Si aucun des trois rappeurs ne peut revendiquer la paternité exclusive d’Insomnia et que les bad boys de Tottenham sont résolument dans un esprit d’équipe, il faut bien admettre que Skepta tire son épingle du jeu. Déjà bien établi sur la scène UK, il avait inconsciemment ou consciemment déjà préparé le terrain ces derniers mois.
Pour preuve, ses apparitions étaient multiples et ses dernières collaborations comparables à des pépites. Aussi comme pour asséner qu’il est le patron au UK, il a accéléré ses collaborations. En juillet dernier, il avait posé sur « Back to Basics » d’Headie One et plus récemment il s’était maqué avec AJ Tracey sur « Kiss And Tell » ou encore avec Octavian sur l’excellent « Papi Chulo » sorti en mars.
Sur le fond, Chip est toujours aussi fascinant, Young Adz se révèle comme une jeune pousse à suivre, mais il faut dire que Skepta porte définitivement l’album. Certains morceaux sont taillés pour lui et il excelle sans trop d’efforts, confortant ainsi sa place au-dessus de la mêlée.

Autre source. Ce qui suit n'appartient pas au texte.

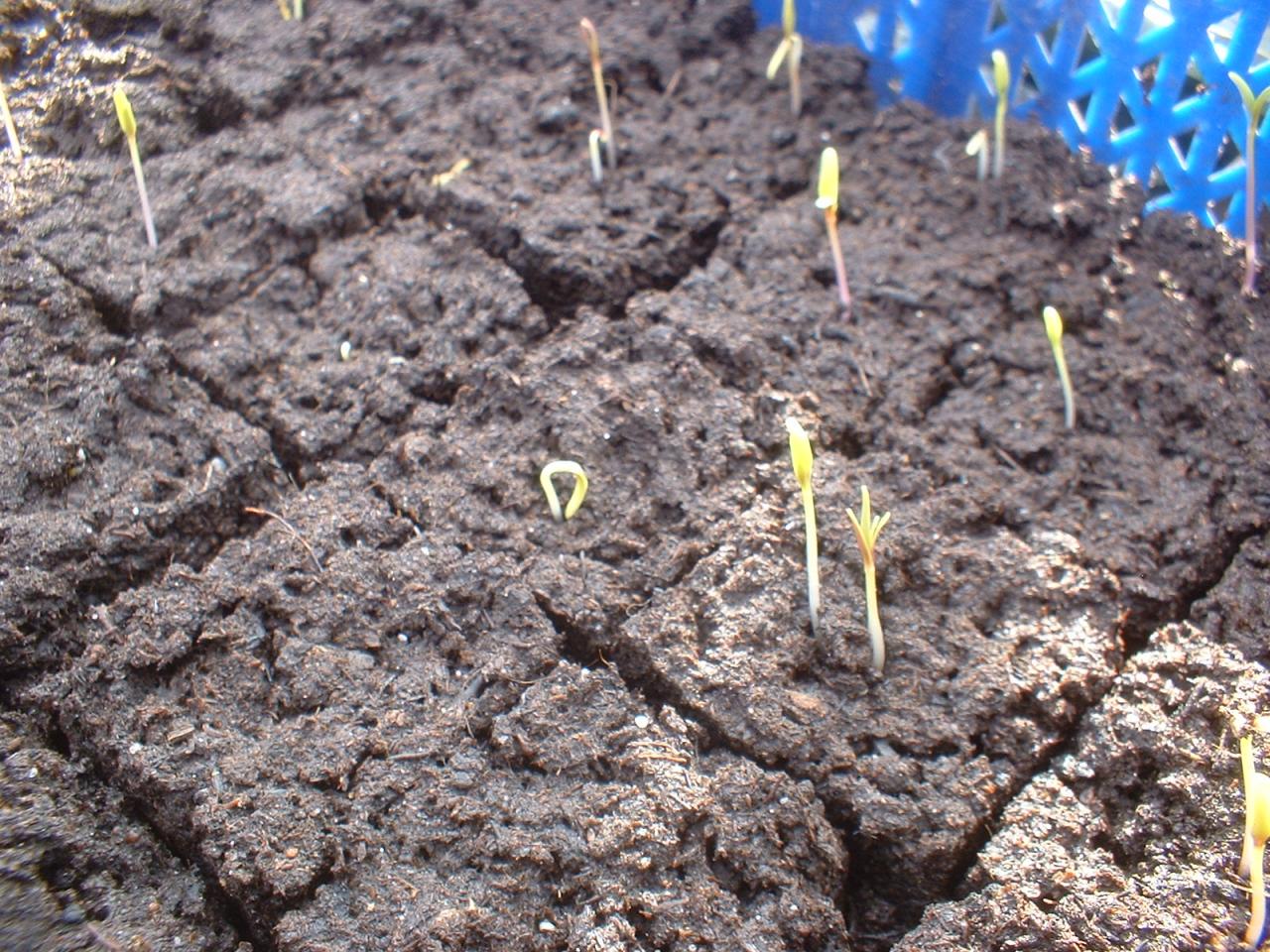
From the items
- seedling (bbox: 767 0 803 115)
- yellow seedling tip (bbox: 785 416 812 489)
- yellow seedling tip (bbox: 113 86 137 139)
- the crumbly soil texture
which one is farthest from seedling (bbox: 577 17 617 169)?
yellow seedling tip (bbox: 785 416 812 489)

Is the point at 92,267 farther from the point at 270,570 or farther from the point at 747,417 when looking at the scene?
the point at 747,417

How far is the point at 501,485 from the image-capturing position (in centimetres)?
152

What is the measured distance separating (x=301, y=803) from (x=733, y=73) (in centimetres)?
169

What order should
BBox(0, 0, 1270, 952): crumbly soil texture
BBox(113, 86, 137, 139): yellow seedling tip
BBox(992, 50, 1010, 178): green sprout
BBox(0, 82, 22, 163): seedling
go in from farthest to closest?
BBox(992, 50, 1010, 178): green sprout
BBox(0, 82, 22, 163): seedling
BBox(113, 86, 137, 139): yellow seedling tip
BBox(0, 0, 1270, 952): crumbly soil texture

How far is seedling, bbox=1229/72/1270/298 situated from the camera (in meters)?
1.64

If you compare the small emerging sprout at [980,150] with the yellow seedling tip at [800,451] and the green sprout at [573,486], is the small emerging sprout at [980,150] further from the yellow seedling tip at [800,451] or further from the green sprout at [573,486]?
the green sprout at [573,486]

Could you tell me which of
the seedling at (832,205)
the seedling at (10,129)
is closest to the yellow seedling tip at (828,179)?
the seedling at (832,205)

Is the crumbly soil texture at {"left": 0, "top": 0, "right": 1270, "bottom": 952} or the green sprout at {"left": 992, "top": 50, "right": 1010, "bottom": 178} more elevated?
the green sprout at {"left": 992, "top": 50, "right": 1010, "bottom": 178}

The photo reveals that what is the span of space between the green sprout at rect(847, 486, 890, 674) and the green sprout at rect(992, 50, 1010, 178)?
3.17 ft

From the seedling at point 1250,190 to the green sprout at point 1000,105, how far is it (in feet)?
1.21

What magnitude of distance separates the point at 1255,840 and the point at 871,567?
1.66 feet

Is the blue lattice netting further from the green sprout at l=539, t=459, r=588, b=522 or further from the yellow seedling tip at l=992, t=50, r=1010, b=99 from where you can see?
the green sprout at l=539, t=459, r=588, b=522

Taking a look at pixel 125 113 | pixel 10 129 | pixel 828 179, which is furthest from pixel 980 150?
pixel 10 129

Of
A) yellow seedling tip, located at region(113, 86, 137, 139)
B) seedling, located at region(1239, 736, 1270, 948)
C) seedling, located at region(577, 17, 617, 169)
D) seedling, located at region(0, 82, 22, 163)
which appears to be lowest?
seedling, located at region(1239, 736, 1270, 948)
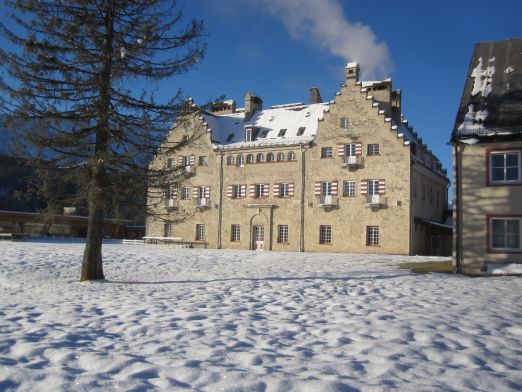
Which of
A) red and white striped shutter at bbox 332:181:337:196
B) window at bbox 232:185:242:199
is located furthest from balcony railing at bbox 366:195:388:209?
window at bbox 232:185:242:199

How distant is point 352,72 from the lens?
3366 centimetres

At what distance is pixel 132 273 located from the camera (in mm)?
16438

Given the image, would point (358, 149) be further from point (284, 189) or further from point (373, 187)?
point (284, 189)

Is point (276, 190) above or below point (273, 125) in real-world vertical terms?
below

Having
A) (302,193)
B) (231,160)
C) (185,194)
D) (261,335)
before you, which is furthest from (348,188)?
(261,335)

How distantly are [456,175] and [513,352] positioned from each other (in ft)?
41.8

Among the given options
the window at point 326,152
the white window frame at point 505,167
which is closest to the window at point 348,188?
the window at point 326,152

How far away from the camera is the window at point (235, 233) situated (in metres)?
37.1

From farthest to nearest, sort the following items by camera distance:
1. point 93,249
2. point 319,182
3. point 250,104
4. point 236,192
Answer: point 250,104 → point 236,192 → point 319,182 → point 93,249

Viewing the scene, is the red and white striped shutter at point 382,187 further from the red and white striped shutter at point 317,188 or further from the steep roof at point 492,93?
the steep roof at point 492,93

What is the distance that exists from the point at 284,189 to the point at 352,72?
992cm

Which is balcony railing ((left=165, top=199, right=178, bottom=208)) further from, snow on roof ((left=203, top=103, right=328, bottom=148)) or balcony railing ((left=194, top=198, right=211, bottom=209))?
snow on roof ((left=203, top=103, right=328, bottom=148))

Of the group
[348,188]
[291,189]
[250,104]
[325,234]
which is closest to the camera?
[348,188]

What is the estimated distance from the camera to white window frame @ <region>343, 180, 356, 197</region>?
32688 millimetres
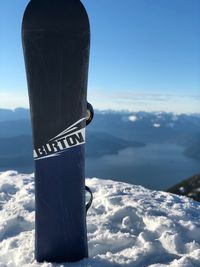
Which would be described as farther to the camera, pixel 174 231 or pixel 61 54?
pixel 174 231

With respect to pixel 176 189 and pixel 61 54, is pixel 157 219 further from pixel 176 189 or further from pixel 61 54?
pixel 176 189

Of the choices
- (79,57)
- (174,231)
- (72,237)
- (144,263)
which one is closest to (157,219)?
(174,231)

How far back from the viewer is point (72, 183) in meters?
4.71

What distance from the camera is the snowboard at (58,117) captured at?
14.3ft

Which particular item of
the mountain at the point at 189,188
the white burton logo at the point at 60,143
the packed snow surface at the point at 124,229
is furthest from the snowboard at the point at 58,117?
the mountain at the point at 189,188

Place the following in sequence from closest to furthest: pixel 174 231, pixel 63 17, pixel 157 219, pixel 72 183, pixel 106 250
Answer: pixel 63 17
pixel 72 183
pixel 106 250
pixel 174 231
pixel 157 219

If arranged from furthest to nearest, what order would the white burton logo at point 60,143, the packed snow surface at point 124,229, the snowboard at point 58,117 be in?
the packed snow surface at point 124,229
the white burton logo at point 60,143
the snowboard at point 58,117

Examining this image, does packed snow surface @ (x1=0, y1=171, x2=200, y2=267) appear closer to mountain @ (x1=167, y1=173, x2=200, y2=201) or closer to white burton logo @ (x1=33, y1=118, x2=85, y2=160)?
white burton logo @ (x1=33, y1=118, x2=85, y2=160)

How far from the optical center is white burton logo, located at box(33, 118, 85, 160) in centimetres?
466

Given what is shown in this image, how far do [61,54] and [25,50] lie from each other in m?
0.49

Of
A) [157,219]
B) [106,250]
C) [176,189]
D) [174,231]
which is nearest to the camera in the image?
[106,250]

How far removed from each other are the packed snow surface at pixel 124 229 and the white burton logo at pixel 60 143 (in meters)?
1.48

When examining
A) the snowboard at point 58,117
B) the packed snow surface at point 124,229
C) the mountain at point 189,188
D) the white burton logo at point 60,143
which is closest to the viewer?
the snowboard at point 58,117

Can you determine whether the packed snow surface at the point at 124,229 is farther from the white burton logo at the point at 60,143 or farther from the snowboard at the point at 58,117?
the white burton logo at the point at 60,143
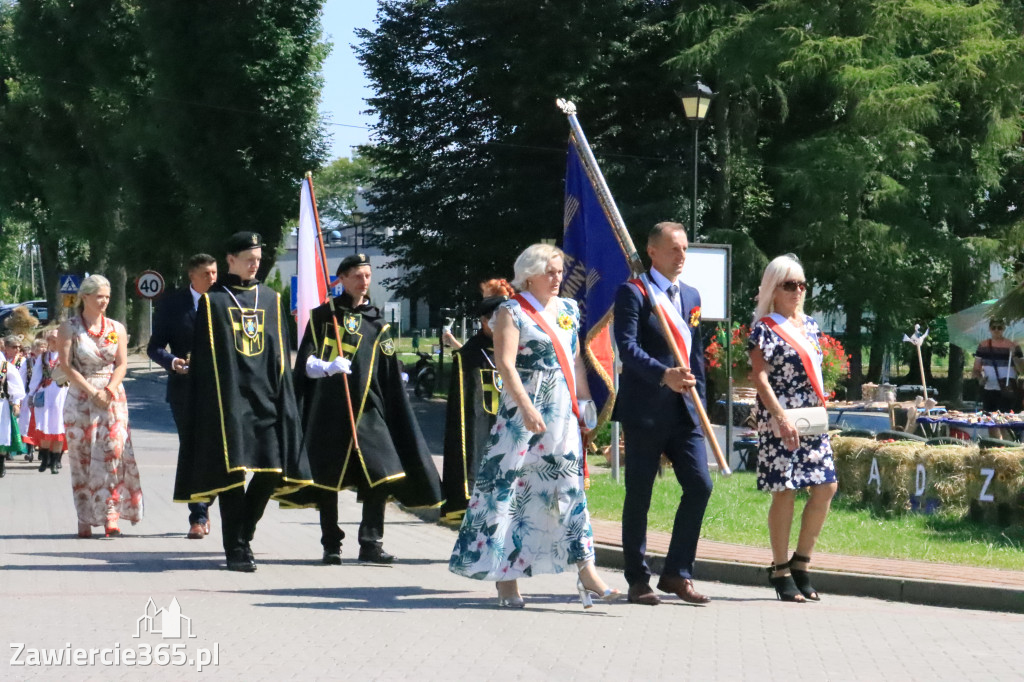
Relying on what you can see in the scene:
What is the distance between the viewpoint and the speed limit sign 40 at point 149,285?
1314 inches

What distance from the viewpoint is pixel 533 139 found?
31.8m

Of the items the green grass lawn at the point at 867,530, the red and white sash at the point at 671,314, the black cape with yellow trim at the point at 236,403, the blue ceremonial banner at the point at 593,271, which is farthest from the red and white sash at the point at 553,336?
the green grass lawn at the point at 867,530

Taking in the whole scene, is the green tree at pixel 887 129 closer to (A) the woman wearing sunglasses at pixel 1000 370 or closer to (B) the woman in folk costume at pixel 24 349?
(A) the woman wearing sunglasses at pixel 1000 370

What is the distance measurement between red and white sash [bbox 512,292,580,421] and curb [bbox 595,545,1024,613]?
6.61 ft

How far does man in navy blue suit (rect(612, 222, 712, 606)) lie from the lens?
305 inches

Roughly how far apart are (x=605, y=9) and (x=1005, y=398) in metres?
14.4

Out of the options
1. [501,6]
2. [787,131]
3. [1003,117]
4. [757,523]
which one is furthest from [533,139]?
[757,523]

Si le terme révolutionnaire est disproportionné, Insomnia est redoutablement bon. Il réunit des artistes hétérogènes, des producteurs de tous les horizons, des flows parfois diamétralement opposés, mais le résultat est réussi. De quoi donner des idées de collaborations à une scène qui n’a pas fini de briller, peut-être que là encore Skepta fera figure d’exemple.